══ Working data ══

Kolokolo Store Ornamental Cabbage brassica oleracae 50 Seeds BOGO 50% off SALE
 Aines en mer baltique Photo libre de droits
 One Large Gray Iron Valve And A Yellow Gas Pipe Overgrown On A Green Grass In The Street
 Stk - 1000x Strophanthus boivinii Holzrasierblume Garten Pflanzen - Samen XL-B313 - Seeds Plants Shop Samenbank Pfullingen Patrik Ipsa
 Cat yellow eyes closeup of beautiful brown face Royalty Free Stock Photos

═══

Assigned task
Reproduce the records exactly, keeping every line.

Result of this exercise
Kolokolo Store Ornamental Cabbage brassica oleracae 50 Seeds BOGO 50% off SALE
 Aines en mer baltique Photo libre de droits
 One Large Gray Iron Valve And A Yellow Gas Pipe Overgrown On A Green Grass In The Street
 Stk - 1000x Strophanthus boivinii Holzrasierblume Garten Pflanzen - Samen XL-B313 - Seeds Plants Shop Samenbank Pfullingen Patrik Ipsa
 Cat yellow eyes closeup of beautiful brown face Royalty Free Stock Photos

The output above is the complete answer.